Inizialmente Frank non viene creduto ma quando le telecamere al di fuori della centrale mostrano l’effettivo incontro tra lui e Wes viene arrestato. Il procuratore Atwood che è più vendicativa di mia mamma quando prendo brutti voti, si mette subito alla ricerca di prove per far crollare la confessione di Frank e accusare l’odiata rivale. La prima mossa è sguinzagliare Nate da Laurel per cercare di capire se la ragazza avesse effettivamente parlato a Frank della gravidanza. Laurel ammette di non averlo fatto perché nemmeno lei sapeva di essere incinta. In tutto questo spiona Meggy origlia dalle porte perché all’ospedale c’è tempo di fare questo e altro.

Laurel all’ospedale prende le distanze da Meggy e a mio modesto parere la decisione è saggia. Insomma potrebbe essere stata lei a volerli accoppare entrambi nella stessa casa o comunque potrebbe tradire tutti facendo l’amica del cuore. Fidarsi è bene ma non fidarsi è meglio soprattutto in How to get away with murder, dove ad uccidere potrebbe essere stato anche il cane che morse il gatto che uccise il topo che al mercato mio padre comprò (storie cruente anche queste…)

Laurel

Nel frattempo Michaela suggerisce a Oliver (cortesemente e con aria gelida da potenziale assassina) di stare zitto riguardo all’omicidio di Sam mentre Connor sembra cedere sempre più. Non gli importa più delle conseguenze e vuole solo che i complotti e i segreti terminino e un po’ lo capisco… insomma mettiamoci nei panni di questi poveri cristiani, che vita è quella che fanno da quanto hanno incontrato Annalise?

Michaela

Connor

A proposito di Oliver, il mago del computer hackera l’ufficio del procuratore e scopre che Annalise non è indagata solo per l’omicidio di Wes ma anche per Sam, Lila, Rebecca, la Sinclair, gli Hapstalls, Mahoney. La polizia ormai è decisa a far luce sulla scia di omicidi che aleggia intorno alla Keating.

Oliver

Bonnie

Laurel decide di confessare alla polizia di aver visto Frank la notte dell’incendio e il ragazzo viene finalmente arrestato. Questo non scagiona però Annalise, Frank infatti viene accusato in qualità di suo complice.

Al termine della puntata vediamo un ulteriore confronto tra Frank e Wes. Il ragazzo sa che della morte di Rebecca e cerca di far confessare a Frank di essere lui l’assassino di Rebecca. Frank nega e Wes lascia la macchina. C’è un’ultima chiamata tra Bonnie e Frank in cui la bionda gli dice di continuare a tenerlo d’occhio.

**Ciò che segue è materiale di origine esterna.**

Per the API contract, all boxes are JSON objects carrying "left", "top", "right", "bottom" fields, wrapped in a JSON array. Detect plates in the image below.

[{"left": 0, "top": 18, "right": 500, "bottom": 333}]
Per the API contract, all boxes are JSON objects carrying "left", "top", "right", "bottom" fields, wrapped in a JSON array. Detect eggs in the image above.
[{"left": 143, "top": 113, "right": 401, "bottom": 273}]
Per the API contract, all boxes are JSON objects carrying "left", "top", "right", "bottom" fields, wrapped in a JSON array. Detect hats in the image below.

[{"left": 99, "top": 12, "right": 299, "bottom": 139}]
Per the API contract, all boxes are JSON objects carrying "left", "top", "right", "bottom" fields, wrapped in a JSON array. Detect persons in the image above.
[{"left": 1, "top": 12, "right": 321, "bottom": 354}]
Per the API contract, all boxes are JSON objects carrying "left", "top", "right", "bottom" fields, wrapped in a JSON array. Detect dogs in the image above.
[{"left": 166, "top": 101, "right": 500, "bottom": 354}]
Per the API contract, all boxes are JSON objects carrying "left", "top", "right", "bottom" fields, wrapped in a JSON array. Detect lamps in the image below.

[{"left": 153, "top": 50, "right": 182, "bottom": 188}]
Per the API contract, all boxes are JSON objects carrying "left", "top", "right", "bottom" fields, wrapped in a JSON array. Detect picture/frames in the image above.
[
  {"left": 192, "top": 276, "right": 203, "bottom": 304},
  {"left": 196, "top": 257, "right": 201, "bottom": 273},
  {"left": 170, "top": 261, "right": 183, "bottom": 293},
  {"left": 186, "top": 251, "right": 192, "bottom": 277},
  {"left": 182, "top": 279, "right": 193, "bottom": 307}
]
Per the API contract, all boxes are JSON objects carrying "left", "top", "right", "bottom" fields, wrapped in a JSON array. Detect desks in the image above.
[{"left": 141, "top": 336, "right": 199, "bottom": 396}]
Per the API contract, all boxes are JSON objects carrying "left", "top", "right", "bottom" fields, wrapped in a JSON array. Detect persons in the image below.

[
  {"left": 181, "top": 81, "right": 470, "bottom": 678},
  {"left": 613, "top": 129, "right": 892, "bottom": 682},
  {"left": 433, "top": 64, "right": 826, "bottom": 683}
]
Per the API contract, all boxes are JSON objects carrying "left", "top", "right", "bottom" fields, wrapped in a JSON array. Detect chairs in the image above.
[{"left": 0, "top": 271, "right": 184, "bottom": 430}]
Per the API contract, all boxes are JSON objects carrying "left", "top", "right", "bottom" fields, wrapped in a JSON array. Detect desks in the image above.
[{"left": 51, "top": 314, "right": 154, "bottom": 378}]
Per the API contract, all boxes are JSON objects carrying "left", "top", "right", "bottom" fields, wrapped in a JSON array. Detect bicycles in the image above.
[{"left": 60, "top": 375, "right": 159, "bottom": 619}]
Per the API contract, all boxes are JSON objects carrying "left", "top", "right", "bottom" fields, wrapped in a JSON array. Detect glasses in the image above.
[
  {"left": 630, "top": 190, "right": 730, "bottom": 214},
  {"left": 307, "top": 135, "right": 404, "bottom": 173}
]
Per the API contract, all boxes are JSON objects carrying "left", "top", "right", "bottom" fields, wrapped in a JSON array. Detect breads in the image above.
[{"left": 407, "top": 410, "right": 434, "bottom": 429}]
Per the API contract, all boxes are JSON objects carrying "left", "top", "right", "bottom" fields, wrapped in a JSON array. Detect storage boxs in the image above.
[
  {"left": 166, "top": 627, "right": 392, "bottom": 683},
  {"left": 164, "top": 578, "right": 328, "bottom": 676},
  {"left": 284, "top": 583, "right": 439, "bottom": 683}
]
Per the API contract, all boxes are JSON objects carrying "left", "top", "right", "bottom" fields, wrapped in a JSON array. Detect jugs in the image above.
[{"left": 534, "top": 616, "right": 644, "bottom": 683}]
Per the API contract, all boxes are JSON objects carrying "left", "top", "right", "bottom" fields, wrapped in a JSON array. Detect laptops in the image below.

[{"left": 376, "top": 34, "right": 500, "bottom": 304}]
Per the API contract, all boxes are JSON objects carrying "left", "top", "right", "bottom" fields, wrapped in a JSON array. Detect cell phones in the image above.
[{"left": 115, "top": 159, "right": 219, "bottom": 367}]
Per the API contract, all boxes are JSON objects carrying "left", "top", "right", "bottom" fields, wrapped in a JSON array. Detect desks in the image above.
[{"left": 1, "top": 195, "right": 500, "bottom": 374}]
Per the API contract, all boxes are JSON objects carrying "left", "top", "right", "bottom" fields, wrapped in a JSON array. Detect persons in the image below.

Termina così la puntata, una puntata che non mi ha particolarmente colpita ma d’altronde, gli snodi sono tutti da sciogliere e sono certa che ci sarà un climax che porterà a scottanti puntate che ci terranno incollati allo schermo.

Detto questo, appuntamento a settimana prossima con il nuovo episodio di How to get away with murder.